Friday 29 April 2011

Shor In The City Review


Three different stories move parallely, underlining the philosophy of Bombay city – there is nothing as wrong or right: you’ve got to do all under your power to survive and succeed. Read the review of Shor In The City for more.
Business rating: 1.5 stars
Star cast: Tusshar Kapoor, Sendhil Ramamurthy, Nikhil Dwivedi, Pitobash Tripathi, Radhika Apte, Preeti Desai, Amit Mistry, Zakir Hussain.
What’s Good: The track of Tusshar, Nikhil, Pitobash; the dialogues; the performances; the songs; the racy narrative style.
What’s Bad: The lack of explanation of the philosophy of the film; the track of Sendhil is in English which a lot of people won’t understand.
Verdict: Shor In The City will manage to create some shor in the big cities in select multiplexes only.
Loo break: Not really.

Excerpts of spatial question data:
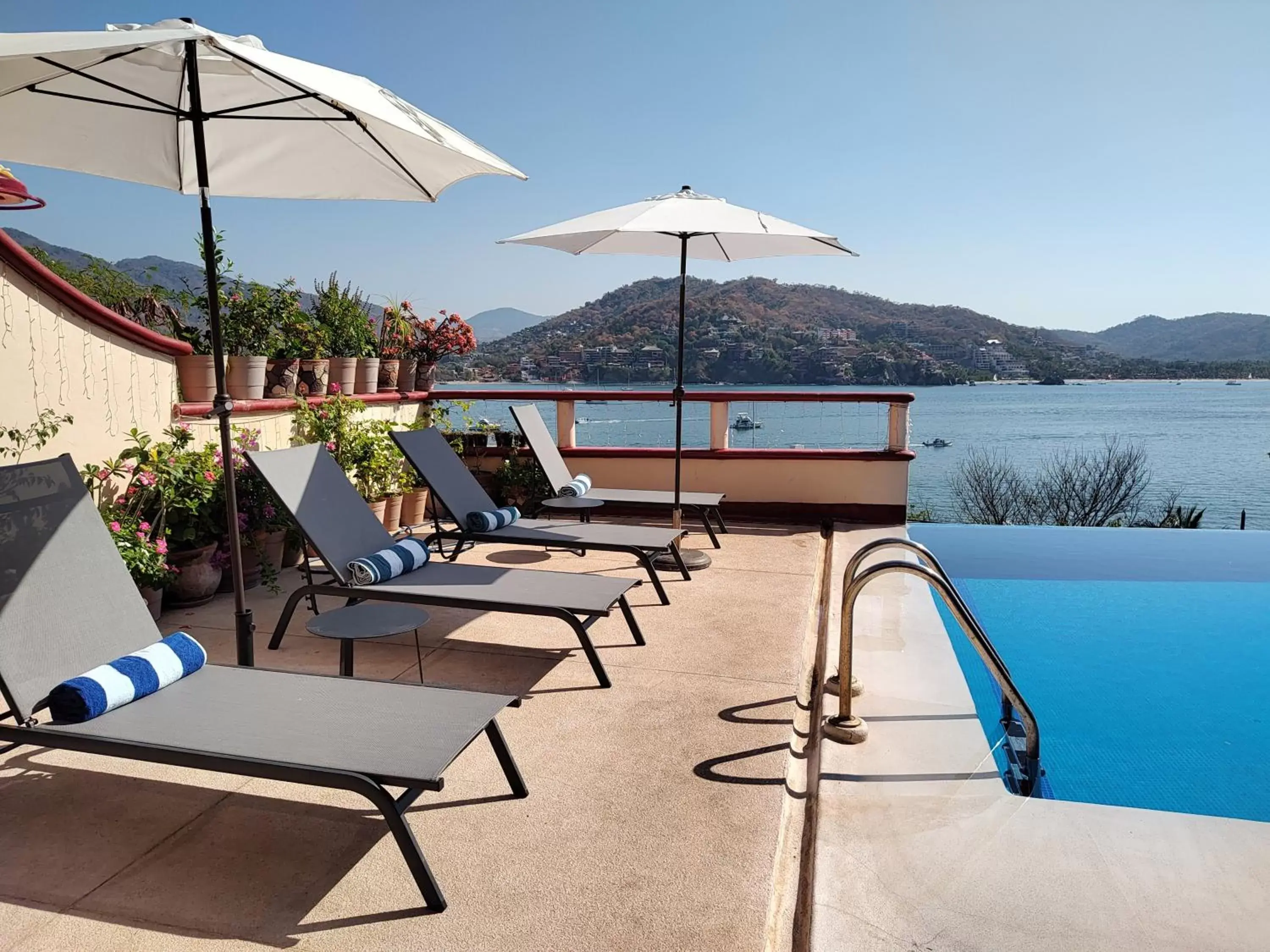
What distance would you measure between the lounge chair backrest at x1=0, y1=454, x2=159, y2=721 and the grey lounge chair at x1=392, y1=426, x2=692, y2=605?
90.4 inches

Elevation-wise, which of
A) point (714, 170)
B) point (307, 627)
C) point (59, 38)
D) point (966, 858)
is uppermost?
point (714, 170)

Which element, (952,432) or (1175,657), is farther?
(952,432)

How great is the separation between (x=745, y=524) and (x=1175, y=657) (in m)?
3.49

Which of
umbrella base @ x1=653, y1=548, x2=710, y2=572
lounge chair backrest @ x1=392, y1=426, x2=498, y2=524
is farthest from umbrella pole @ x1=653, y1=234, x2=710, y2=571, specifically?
lounge chair backrest @ x1=392, y1=426, x2=498, y2=524

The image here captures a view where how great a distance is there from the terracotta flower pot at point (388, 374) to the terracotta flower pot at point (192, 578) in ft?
9.68

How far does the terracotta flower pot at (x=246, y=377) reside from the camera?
5.69 metres

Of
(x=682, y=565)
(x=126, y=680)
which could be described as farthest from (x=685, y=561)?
(x=126, y=680)

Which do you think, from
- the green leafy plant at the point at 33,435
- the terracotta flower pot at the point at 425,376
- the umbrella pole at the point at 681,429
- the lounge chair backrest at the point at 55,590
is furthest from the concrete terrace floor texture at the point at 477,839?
the terracotta flower pot at the point at 425,376

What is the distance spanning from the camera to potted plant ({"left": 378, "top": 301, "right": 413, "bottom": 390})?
7.53 metres

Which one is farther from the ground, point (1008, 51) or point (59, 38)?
point (1008, 51)

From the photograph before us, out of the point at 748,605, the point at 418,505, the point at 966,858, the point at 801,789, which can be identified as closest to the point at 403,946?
the point at 801,789

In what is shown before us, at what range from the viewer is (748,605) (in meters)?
4.92

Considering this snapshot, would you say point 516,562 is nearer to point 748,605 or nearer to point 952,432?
point 748,605

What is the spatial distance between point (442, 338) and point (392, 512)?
6.87 ft
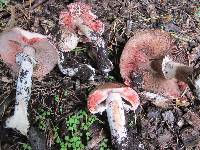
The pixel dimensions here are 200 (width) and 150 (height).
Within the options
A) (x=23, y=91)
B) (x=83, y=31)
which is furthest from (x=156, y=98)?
(x=23, y=91)

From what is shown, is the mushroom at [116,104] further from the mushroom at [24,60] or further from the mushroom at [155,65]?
the mushroom at [24,60]

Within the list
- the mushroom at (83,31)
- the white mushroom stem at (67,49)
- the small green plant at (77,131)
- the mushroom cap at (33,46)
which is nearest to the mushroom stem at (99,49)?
the mushroom at (83,31)

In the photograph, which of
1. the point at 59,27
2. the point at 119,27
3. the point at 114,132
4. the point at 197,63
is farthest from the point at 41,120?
the point at 197,63

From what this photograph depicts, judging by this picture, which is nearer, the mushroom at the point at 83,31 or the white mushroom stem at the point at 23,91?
the white mushroom stem at the point at 23,91

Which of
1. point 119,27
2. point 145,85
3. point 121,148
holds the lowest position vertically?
point 121,148

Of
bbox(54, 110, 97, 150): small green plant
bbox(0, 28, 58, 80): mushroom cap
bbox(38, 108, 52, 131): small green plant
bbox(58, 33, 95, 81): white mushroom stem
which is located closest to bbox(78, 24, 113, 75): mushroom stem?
bbox(58, 33, 95, 81): white mushroom stem

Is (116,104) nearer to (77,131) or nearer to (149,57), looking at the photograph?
(77,131)

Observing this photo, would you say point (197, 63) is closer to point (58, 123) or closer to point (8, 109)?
point (58, 123)
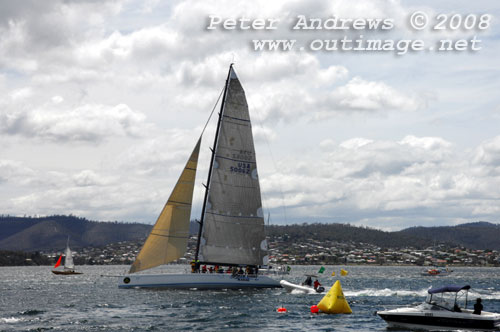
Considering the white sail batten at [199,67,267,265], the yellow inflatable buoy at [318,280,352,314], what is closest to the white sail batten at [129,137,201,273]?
the white sail batten at [199,67,267,265]

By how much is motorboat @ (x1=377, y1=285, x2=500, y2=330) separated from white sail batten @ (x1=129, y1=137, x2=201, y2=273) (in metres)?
24.5

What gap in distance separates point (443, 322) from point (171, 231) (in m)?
28.4

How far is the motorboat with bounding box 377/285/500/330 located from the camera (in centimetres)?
3959

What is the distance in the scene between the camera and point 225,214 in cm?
6312

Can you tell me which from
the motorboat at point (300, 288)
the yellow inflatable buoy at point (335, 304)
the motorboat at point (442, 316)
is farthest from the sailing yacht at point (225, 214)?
the motorboat at point (442, 316)

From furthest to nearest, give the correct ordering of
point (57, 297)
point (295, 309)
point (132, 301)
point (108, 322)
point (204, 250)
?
1. point (57, 297)
2. point (204, 250)
3. point (132, 301)
4. point (295, 309)
5. point (108, 322)

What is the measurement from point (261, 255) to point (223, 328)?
73.6 ft

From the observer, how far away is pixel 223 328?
138 feet

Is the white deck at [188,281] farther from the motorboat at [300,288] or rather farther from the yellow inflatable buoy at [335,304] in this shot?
the yellow inflatable buoy at [335,304]

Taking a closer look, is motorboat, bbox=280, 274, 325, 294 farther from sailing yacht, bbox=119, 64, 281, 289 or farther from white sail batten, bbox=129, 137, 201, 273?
white sail batten, bbox=129, 137, 201, 273

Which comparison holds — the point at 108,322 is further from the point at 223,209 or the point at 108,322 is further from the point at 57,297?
the point at 57,297

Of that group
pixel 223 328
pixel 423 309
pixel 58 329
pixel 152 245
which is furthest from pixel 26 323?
pixel 423 309

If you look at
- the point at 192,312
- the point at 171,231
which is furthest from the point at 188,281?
the point at 192,312

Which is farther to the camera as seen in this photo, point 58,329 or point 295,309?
point 295,309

INSTRUCTIONS:
• 1. Name every actor listed in the star cast of the Shor In The City review.
• 2. Quote everything in the Shor In The City review from "Shor In The City Review" down to "racy narrative style.".
The lines aren't needed for anything here.

RESULTS IN ORDER:
• 1. Tusshar Kapoor, Sendhil Ramamurthy, Nikhil Dwivedi, Pitobash Tripathi, Radhika Apte, Preeti Desai, Amit Mistry, Zakir Hussain

• 2.
Shor In The City Review


Three different stories move parallely, underlining the philosophy of Bombay city – there is nothing as wrong or right: you’ve got to do all under your power to survive and succeed. Read the review of Shor In The City for more.
Business rating: 1.5 stars
Star cast: Tusshar Kapoor, Sendhil Ramamurthy, Nikhil Dwivedi, Pitobash Tripathi, Radhika Apte, Preeti Desai, Amit Mistry, Zakir Hussain.
What’s Good: The track of Tusshar, Nikhil, Pitobash; the dialogues; the performances; the songs; the racy narrative style.